Teddy Roosevelt once said, “Nobody cares how much you know until they know how much you care.”
And, in a way, that’s what the Bible tells us about Jesus. Jesus became like us... He took on flesh and experienced a life just like ours. As Hebrews says “... we do not have a high priest who is unable to sympathize with our weaknesses, but one who in every respect has been tempted as we are, yet without sin.” Hebrews 4:15
Jesus came to be our friend. To be God in the flesh and experience the same temptations, and frustrations and pains ... ultimately to endure the worst thing imaginable - DEATH - so He could be like us. Jesus came to be... like us.
He came to change our lives. To give us peace. And to show us – by His death, burial and resurrection that we mean something to God.
Jesus came to be our friend.
CLOSE: I want to close with this story by syndicated columnist Deborah Mathis. She wrote about the day she was passing through the busy Union Station in Washington D.C..
The first thing she noticed was the noise and the hubbub of sounds. The public address announcer calling out arrivals and departures. There were pagers, and walkie-talkies,
and cell phones. You could hear horns honking, machines clinking out change, and babies crying. And there were voices from EVERYWHERE.

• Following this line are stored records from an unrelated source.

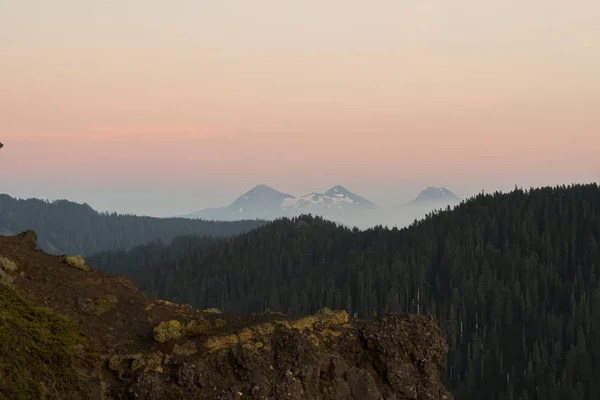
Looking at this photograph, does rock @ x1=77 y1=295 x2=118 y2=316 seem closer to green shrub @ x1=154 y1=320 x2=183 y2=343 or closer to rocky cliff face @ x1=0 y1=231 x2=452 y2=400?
rocky cliff face @ x1=0 y1=231 x2=452 y2=400

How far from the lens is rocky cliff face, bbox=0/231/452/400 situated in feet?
69.5

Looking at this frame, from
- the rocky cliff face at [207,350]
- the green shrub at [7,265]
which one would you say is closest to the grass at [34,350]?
the rocky cliff face at [207,350]

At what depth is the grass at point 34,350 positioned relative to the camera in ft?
60.4

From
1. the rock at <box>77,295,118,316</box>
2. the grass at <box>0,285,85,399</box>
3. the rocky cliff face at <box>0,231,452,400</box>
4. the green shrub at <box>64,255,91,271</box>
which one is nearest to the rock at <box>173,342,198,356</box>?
the rocky cliff face at <box>0,231,452,400</box>

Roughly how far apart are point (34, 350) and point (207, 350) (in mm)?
6987

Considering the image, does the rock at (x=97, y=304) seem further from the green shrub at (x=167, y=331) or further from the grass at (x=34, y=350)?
the green shrub at (x=167, y=331)

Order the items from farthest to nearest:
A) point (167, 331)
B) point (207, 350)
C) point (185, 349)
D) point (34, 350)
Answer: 1. point (167, 331)
2. point (207, 350)
3. point (185, 349)
4. point (34, 350)

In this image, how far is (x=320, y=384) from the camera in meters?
23.7

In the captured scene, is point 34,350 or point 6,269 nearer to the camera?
point 34,350

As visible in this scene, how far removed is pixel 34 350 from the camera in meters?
20.0

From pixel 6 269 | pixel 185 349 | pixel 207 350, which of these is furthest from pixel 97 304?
pixel 207 350

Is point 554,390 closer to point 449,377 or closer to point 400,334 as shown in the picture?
point 449,377

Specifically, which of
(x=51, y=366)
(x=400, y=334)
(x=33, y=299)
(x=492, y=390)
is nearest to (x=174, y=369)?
(x=51, y=366)

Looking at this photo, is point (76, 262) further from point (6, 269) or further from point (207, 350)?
point (207, 350)
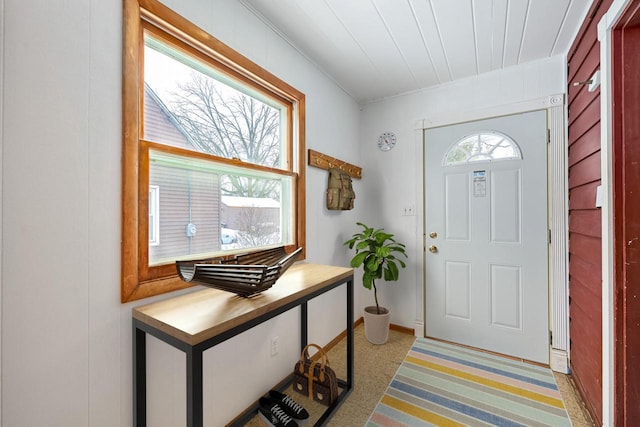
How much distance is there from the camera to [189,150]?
4.29ft

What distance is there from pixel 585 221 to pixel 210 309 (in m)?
2.18

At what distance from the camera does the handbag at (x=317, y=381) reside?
1.64 meters

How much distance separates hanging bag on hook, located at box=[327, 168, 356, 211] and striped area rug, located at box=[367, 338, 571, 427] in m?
1.38

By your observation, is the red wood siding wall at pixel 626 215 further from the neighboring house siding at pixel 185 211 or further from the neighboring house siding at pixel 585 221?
the neighboring house siding at pixel 185 211

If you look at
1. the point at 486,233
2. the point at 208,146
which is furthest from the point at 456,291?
the point at 208,146

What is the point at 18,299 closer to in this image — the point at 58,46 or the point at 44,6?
the point at 58,46

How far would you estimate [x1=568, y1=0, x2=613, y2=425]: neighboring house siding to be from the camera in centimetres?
148

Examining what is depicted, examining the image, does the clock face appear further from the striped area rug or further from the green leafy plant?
the striped area rug

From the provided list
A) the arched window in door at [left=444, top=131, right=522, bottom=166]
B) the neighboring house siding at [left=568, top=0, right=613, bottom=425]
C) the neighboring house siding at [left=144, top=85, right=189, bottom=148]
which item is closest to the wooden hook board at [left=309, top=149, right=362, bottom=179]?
the arched window in door at [left=444, top=131, right=522, bottom=166]

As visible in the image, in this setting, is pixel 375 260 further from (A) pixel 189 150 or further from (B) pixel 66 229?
(B) pixel 66 229

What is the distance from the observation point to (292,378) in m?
1.89

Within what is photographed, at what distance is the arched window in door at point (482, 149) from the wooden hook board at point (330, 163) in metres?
0.85

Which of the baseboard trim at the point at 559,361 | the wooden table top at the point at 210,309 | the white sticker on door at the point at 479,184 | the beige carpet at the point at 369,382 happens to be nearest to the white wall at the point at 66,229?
the wooden table top at the point at 210,309

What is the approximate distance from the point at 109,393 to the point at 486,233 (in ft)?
8.65
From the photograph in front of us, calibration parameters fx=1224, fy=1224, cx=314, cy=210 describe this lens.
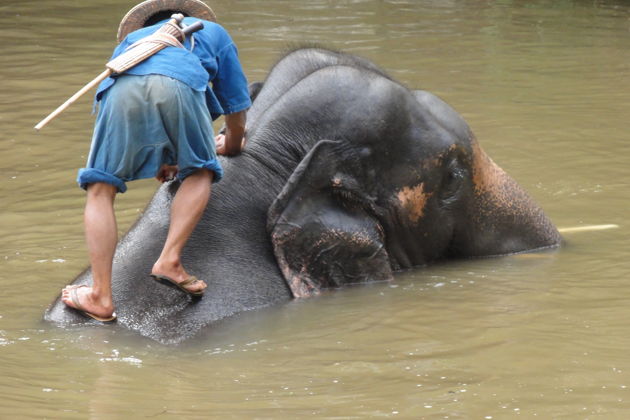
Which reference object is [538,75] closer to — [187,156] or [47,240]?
[47,240]

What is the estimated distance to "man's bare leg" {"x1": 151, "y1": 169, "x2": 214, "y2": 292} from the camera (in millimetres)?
4809

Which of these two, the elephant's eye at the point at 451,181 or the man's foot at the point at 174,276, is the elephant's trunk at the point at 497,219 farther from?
the man's foot at the point at 174,276

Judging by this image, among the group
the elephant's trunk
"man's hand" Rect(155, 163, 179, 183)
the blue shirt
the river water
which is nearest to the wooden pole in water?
the blue shirt

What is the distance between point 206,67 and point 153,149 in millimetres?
451

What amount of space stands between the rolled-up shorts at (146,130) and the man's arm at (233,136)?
13.5 inches

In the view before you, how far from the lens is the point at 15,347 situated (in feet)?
15.7

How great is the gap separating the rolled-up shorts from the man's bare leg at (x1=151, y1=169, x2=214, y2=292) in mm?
71

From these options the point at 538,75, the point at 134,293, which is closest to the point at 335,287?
the point at 134,293

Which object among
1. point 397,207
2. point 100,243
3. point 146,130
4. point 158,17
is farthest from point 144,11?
point 397,207

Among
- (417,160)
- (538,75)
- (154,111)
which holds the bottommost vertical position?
(538,75)

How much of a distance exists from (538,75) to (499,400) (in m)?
7.70

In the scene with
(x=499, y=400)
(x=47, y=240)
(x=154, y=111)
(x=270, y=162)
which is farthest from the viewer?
(x=47, y=240)

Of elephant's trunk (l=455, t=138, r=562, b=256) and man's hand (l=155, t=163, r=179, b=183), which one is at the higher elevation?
man's hand (l=155, t=163, r=179, b=183)

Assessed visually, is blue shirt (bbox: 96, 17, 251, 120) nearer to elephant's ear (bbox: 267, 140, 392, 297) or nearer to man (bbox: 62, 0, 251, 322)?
man (bbox: 62, 0, 251, 322)
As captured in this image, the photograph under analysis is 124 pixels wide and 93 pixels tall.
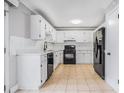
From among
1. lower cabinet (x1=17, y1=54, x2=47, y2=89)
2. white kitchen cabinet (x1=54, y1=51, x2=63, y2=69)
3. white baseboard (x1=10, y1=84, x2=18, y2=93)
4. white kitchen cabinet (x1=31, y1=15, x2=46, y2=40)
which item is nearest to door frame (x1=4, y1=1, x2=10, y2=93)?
white baseboard (x1=10, y1=84, x2=18, y2=93)

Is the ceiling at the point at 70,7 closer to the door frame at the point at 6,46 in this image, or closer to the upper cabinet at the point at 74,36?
the door frame at the point at 6,46

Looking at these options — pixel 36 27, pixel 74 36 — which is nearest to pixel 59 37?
pixel 74 36

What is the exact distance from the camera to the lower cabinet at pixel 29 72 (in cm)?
435

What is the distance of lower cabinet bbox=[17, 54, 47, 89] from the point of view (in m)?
4.35

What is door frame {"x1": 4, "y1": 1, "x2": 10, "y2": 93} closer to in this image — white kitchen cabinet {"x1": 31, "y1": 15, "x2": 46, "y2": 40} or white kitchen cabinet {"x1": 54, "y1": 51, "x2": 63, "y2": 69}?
white kitchen cabinet {"x1": 31, "y1": 15, "x2": 46, "y2": 40}

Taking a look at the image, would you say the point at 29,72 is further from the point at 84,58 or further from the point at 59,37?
the point at 84,58

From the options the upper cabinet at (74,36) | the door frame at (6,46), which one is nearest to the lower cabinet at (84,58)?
the upper cabinet at (74,36)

A security guard was yelling at a man about to enter a forbidden area. Three women were standing by a bench arguing with one another, and the man in line in front of her was agitated and pacing around.
BUT then, she heard something that caught her attention. She heard someone singing.
(Singing softly) "What a friend we have in Jesus,
All our sins and griefs to bear;
What a privilege to carry
Everything to God in prayer."
And slowly but surely a change came over the crowd. The noise began to subside as you could hear:
"O what peace we often forfeit,
O what needless pain we bear,
All because we do not carry
Everything to God in prayer."
Mathis noted that the quarreling women quit yelling and quietly took their seats. People began to noticeably relax. And as the lone voice sang the remaining verses of the 150 year old hymn Mathis realized she was singing along now. So were the three women who had been bickering. And so were several others.
The man in front of Mathis said: "Nice, huh? I don't even believe in Jesus, but that's nice."
Just the knowledge that you could have a friend in Jesus has an impact on people. You see, you can talk all you like about how nice a church building you have, or how pleasant a congregation this is, or how handsome your preacher is... but in the end, the only thing that matters is that people come to realize that you truly believe in this one concept: you have a friend in Jesus.